Depuis, un rapport des inspections générales des finances et des affaires sociales a recommandé de ne pas développer la Carte Vitale biométrique, jugée trop onéreuse et difficile à mettre en oeuvre. Pour autant, il apparaît nécessaire de poursuivre les efforts de lutte contre la fraude, le cas échéant en soutenant des alternatives. Il est regrettable qu'aucun programme de la mission « Santé » ne tienne véritablement compte de cette ambition.

Concernant l'aide médicale d'État, comme mentionné plus haut, la transformation en une aide médicale d'urgence (AMU), comparable aux autres dispositifs existant en Europe, est souhaitable notamment pour éviter toute fraude. Plusieurs amendements ont été adoptés par le Sénat en ce sens, souvent à l'initiative de sa commission des finances. Il comporte en outre une disposition prévoyant le rétablissement d'un « droit d'entrée » afin de bénéficier de l'AME, qui avait été adopté dans la loi de finances pour 2011 et abrogé en 2012. Ce dispositif pourrait engendrer jusqu'à 410 millions d'euros d'économies, et a été proposé par amendement lors de l'examen du projet de loi de finances pour 202414(*). Le rapporteur sera particulièrement attentif à une éventuelle réforme de l'AME, et préférerait que cette réforme soit conduite par la voie législative.
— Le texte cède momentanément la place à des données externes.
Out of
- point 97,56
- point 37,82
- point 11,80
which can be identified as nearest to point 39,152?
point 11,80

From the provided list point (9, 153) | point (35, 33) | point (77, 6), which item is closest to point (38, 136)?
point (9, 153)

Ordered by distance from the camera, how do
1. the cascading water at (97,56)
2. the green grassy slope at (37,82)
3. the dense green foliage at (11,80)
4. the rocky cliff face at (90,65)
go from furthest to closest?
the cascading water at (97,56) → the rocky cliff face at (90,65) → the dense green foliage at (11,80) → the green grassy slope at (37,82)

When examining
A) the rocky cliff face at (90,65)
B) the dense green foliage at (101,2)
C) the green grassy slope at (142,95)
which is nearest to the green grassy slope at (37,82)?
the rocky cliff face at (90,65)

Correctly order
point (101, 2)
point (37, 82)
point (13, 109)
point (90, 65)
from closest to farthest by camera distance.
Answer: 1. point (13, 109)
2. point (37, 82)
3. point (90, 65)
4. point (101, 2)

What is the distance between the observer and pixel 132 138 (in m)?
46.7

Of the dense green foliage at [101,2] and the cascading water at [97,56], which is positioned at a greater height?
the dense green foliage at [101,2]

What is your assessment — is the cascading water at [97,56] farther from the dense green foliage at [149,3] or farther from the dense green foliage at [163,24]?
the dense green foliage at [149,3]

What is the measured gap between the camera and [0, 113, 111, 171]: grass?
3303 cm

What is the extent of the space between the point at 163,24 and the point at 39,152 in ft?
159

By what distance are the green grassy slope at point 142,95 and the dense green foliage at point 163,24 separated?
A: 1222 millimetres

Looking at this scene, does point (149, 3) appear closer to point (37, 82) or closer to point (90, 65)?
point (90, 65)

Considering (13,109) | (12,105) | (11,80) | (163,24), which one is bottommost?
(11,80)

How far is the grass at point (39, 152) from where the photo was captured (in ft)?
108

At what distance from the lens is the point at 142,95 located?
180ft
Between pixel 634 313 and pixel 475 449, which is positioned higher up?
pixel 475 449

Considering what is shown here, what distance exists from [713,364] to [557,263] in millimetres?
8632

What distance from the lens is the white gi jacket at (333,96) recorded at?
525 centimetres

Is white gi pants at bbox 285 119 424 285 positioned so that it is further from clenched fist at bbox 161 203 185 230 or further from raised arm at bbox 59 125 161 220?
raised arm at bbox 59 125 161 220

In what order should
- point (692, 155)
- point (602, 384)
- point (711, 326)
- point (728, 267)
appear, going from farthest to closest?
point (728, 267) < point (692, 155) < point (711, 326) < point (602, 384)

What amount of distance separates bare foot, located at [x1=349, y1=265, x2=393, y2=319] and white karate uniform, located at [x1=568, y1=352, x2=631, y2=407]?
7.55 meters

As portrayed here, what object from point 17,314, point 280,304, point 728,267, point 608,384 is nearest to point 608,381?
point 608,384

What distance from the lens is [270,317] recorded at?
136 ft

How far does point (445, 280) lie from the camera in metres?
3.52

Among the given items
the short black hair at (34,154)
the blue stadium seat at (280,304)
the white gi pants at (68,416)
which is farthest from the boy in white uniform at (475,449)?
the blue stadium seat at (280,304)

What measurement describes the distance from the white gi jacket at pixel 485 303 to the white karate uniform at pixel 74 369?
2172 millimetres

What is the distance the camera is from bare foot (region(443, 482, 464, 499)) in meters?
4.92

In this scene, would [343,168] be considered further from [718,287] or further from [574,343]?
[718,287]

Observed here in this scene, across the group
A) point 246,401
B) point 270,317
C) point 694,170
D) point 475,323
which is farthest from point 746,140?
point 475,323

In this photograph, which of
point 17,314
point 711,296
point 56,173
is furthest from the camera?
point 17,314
Enfin, le rapporteur spécial s'interroge sur l'opportunité d'avoir intégré le programme 379 à la mission « Santé ». Ce programme visait la compensation à la Sécurité sociale des dons de vaccins à des pays tiers, ainsi que le financement du « Ségur investissement ». Le financement par des crédits budgétaires apparaît plus pertinent que l'affectation à la Sécurité sociale d'une fraction de TVA - option qui avait été précédemment retenue. Néanmoins, il aurait été plus adéquat d'intégrer les crédits du programme 379 à la mission « Plan de relance » pour les crédits « Ségur », et à la mission « Aide publique au développement » pour les dons de vaccins aux pays tiers, plutôt qu'à la mission « Santé ». En l'état, le programme 379, qui ne concourt pas directement à la politique de santé publique, nuit à la lisibilité de la loi de finances.


* 13 Amendement n° II-212 rect., adopté par le Sénat lors de l'examen en première lecture du projet de loi de finances pour 2022.

* 14 Loi n° 2023-1322 du 29 décembre 2023 de finances pour 2024.